While the EU had sought Tymoshenko’s release, she may not need to be freed for Ukraine’s EU deal to proceed, Lithuanian President Dalia Grybauskaite, whose country holds the bloc’s rotating presidency through year-end, said last month. A European Parliament commission led by ex-Polish President Aleksander Kwasniewski and Pat Cox, the former head of the legislature, has been working on a solution to he plight.

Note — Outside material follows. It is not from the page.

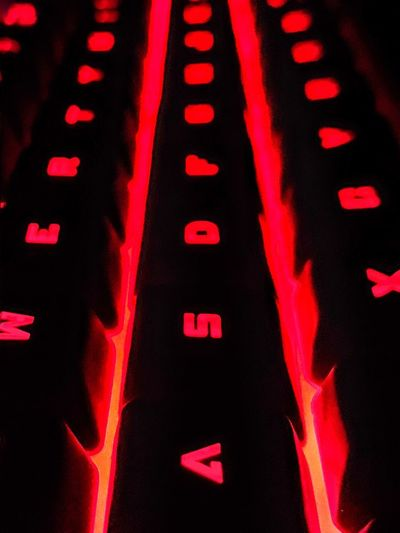 Keyboard Red Number No People Illuminated Indoors  Close-up Communication Text Technology Black Background Full Frame Computer Letter Keyboard Capital Letter Lighting Equipment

Yanukovych has said he can’t pardon Tymoshenko because there are outstanding cases against her, including for alleged tax evasion and claims she was involved in organizing a murder.
Tymoshenko has backed an EU proposal that she get medical care in Germany, Serhiy Vlasenko, her lawyer, said Oct. 4. She’ll travel to Germany for treatment by Nov. 19, Reuters reported today, citing her daughter, Yevgenia.
Her spokeswoman, Natalia Lysova, declined to comment immediately on Yanukovych’s remarks, while Vlasenko didn’t answer calls to his mobile phone.
Tymoshenko’s abuse-of-office conviction stems from a natural gas contract she signed with Russian President Vladimir Putin in 2009, which prosecutors say was damaging to Ukraine. She says the case against her was engineered by Yanukovych to keep her out of politics.
Tymoshenko first became prime minister in 2005 after the Orange Revolution helped overturn Yanukovych’s presidential victory, clearing the way for Viktor Yushchenko. Yanukovych defeated her to become Ukraine’s leader in a 2010 vote.
The planned EU deal has caused friction with Russia, which disrupted the passage of Ukrainian goods across its border in August and has banned imports from its neighbor’s biggest confectionery producer. The agreement is scheduled to be signed in the Lithuanian capital of Vilnius in late November.
“I have no doubts we’ll sign the pact in November.” Yanukovych said today. “We’ll have access to a huge market of 28 countries. I’m sure that getting such an opportunity will bring better economic results.”